A l’analyse de l’acte pris par la ministre de la fonction publique, le constat est que, seul une trentaine sur les 72 ont été affectés. Il y a des permutations de certains secrétaires généraux même ceux qui sont à la porte de la retraite mais aussi de l’affectation des agents qui n’ont pas satisfait au test et non repris sur les deux ordonnances signées le 27 décembre par l’ancien Chef de l’Etat, Joseph Kabila. Et donc, des directeurs nommés ou commissionnés en lieu et place des secrétaires généraux nommés, qui certains n’ont pas trouvé des sièges malgré la réussite au test et l'ordonnance présidentielle en mains.
Voici, à titre illustratif, quelques 5 cas.

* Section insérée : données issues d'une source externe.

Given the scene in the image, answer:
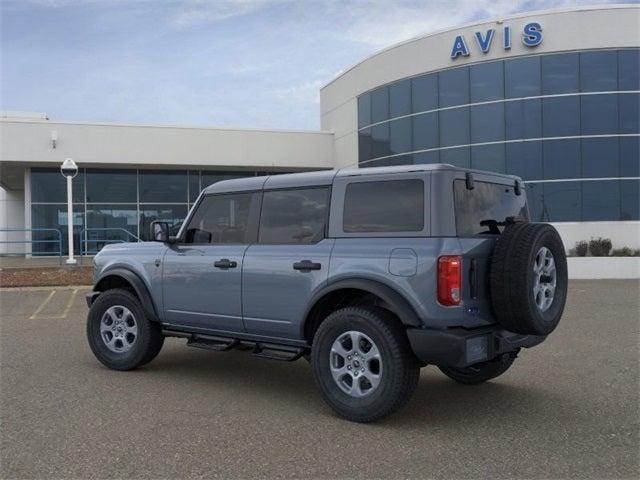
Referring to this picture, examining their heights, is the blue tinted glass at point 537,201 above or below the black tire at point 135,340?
above

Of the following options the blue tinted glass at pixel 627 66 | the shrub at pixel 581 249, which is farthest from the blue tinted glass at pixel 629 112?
the shrub at pixel 581 249

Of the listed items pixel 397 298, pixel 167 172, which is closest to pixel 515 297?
pixel 397 298

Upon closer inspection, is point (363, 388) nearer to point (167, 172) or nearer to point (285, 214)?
point (285, 214)

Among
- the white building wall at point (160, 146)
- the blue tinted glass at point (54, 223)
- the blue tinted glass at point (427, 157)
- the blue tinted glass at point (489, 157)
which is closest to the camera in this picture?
the blue tinted glass at point (489, 157)

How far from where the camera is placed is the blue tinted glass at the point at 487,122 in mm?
21891

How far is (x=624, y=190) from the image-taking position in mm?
20688

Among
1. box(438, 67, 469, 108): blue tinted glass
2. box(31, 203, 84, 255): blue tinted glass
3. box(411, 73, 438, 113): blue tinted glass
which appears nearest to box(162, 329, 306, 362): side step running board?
box(438, 67, 469, 108): blue tinted glass

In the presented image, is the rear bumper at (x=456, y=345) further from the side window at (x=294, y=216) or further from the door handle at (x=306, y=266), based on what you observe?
the side window at (x=294, y=216)

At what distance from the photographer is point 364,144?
25797 mm

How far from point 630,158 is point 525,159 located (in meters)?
3.27

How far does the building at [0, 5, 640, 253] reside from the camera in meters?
20.8

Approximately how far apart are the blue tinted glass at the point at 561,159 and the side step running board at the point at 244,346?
696 inches

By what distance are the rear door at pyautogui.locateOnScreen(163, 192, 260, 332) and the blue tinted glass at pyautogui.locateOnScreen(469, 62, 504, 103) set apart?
17897 mm

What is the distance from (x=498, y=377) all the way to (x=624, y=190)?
1680 cm
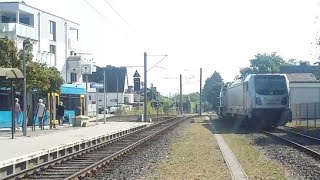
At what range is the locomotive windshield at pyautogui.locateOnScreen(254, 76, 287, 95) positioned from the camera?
1267 inches

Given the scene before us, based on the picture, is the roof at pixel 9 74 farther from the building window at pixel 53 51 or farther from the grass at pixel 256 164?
the building window at pixel 53 51

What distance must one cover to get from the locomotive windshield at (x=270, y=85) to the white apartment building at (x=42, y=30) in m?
20.7

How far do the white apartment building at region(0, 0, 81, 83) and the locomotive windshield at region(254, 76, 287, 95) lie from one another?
20701mm

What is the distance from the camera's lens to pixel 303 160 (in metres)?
16.1

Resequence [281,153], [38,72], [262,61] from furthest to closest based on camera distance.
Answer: [262,61] < [38,72] < [281,153]

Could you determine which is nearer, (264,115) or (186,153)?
(186,153)

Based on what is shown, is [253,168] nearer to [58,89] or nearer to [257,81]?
[257,81]

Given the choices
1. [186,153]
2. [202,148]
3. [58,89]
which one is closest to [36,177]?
[186,153]

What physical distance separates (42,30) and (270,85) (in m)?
34.6

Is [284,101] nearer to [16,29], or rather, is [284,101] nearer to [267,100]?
[267,100]

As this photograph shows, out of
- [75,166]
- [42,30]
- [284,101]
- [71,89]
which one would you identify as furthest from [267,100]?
[42,30]

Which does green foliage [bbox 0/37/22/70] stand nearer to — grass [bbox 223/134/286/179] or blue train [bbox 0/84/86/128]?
blue train [bbox 0/84/86/128]

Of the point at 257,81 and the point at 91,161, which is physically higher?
the point at 257,81

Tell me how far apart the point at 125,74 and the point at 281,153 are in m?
97.3
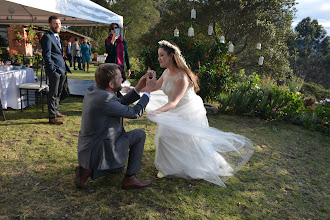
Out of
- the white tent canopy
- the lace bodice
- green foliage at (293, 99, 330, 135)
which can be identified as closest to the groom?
A: the lace bodice

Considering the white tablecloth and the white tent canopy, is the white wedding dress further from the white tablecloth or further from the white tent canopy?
the white tablecloth

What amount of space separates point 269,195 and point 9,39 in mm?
17712

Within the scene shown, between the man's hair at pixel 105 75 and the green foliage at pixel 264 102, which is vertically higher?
the man's hair at pixel 105 75

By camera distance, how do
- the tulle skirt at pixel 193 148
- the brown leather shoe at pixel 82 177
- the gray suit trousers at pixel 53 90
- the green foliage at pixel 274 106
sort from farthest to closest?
the green foliage at pixel 274 106 → the gray suit trousers at pixel 53 90 → the tulle skirt at pixel 193 148 → the brown leather shoe at pixel 82 177

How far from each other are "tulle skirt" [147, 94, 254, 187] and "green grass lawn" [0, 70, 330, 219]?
0.20 m

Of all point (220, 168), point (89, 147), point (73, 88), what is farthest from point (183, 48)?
point (89, 147)

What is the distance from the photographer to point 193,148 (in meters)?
2.80

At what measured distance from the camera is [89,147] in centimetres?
225

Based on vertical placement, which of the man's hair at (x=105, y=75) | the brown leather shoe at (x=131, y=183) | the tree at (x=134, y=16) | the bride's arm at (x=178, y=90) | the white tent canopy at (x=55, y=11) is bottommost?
the brown leather shoe at (x=131, y=183)

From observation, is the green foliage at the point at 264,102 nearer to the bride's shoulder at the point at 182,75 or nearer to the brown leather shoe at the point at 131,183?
the bride's shoulder at the point at 182,75

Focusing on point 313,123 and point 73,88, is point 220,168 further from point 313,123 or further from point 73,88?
point 73,88

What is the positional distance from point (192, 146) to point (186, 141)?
10 centimetres

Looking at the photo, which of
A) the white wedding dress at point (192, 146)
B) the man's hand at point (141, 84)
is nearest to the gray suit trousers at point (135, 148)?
the white wedding dress at point (192, 146)

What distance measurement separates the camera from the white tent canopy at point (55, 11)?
14.0ft
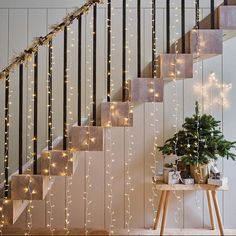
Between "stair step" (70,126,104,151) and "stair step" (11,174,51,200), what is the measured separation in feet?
1.28

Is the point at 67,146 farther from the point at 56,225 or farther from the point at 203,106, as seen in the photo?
the point at 203,106

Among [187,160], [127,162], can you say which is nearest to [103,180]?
[127,162]

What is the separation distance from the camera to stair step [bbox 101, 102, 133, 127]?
293 centimetres

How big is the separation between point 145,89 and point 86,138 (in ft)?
2.10

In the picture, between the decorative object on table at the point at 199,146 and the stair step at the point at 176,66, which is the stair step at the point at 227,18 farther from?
the decorative object on table at the point at 199,146

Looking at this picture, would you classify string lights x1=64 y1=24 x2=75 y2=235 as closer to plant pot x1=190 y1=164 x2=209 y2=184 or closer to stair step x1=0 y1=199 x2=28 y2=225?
stair step x1=0 y1=199 x2=28 y2=225

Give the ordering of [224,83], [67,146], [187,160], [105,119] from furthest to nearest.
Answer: [224,83] < [187,160] < [67,146] < [105,119]

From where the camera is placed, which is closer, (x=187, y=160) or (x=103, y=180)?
(x=187, y=160)

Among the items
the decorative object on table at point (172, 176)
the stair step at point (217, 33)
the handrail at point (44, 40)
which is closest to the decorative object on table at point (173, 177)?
the decorative object on table at point (172, 176)

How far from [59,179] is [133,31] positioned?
1989mm

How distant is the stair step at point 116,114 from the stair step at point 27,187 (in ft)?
2.33

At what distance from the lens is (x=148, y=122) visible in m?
4.20

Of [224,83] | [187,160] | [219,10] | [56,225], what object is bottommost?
[56,225]

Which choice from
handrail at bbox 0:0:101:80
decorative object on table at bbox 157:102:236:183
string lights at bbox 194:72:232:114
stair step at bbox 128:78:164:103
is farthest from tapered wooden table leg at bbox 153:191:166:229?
handrail at bbox 0:0:101:80
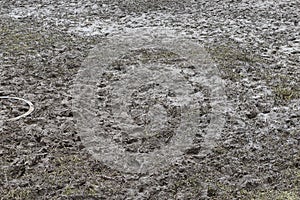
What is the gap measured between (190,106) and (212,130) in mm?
269

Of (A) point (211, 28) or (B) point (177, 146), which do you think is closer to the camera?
(B) point (177, 146)

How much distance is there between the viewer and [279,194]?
6.75 ft

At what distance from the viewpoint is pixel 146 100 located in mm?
2850

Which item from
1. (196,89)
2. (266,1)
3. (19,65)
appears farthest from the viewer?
(266,1)

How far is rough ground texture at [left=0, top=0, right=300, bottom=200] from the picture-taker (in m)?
2.13

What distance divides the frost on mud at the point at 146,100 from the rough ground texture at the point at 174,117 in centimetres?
5

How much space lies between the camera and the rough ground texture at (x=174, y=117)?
2.13 m

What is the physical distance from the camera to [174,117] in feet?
8.76

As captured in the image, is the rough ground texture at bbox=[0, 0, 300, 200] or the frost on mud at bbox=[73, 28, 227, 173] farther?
the frost on mud at bbox=[73, 28, 227, 173]

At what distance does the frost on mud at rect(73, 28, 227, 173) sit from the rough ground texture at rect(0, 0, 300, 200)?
47 mm

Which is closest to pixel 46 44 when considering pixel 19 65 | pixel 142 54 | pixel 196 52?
pixel 19 65

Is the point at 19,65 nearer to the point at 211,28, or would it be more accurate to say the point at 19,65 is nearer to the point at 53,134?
the point at 53,134

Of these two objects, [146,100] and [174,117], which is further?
[146,100]

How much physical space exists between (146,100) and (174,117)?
244 mm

Le secrétaire général placé à l’énergie et ressources hydrauliques sans ordonnance présidentielle, Potien Kamina Kabangu était intérimaire à l’Enseignement Supérieur et Universitaire (ESU). Ce dernier qui est un directeur commissionné aux services généraux de l’ESU avait obtenu 59,23% au concours. Il en est de même pour le secrétaire général a.i à l’Urbanisme et Habitat, Mabulema Massamba Adolphe qui n’avait atteint que 58,73% mais affecté comme secrétaire général à l’Urbanisme et Habitat pendant qu’il y a eu un certain Masimango Mbili Buleli Daniel du même ministère qui avait fait 65,07% au test et repris dans l’ordonnance présidentielle contrairement à lui. Ndambu Mwangala Odon, secrétaire général ai à la recherche scientifique non plébiscité avec ses 58,59% au concours, non repris dans l’ordonnance mais affecté au même ministère au moment où ceux qui ont fait plus, repris même dans l’ordonnance, n’ont pas été affectés.
1er plus gros pourcentage du test soit 74,65%, Mboko Iyeti Alain, a malgré tout été écarté en faveur de Tchelu Mweyemali Laurent à la santé publique. Ce dernier n’a même pas participé au concours. Mulasa Luzembi Modeste, 53,94% au test, non nommé sur ordonnance présidentielle, car déclaré perdant, a été affecté au secrétariat général aux affaires coutumières qu’il dirigeait comme intérimaire.
Certains affectés n'ont pas passé le test.
Dans cet arrêté, les secrétaires généraux affectés à la justice, à l’emploi et travail, à la défense nationale, aux anciens combattants, aux finances, aux petites moyennes entreprises et artisanat (PMEA), à l’Enseignement supérieur et universitaire (ESU), à la santé publique, à l’agriculture et à la chancellerie des ordres nationaux sont les concernés, car n’ayant pas passé le test.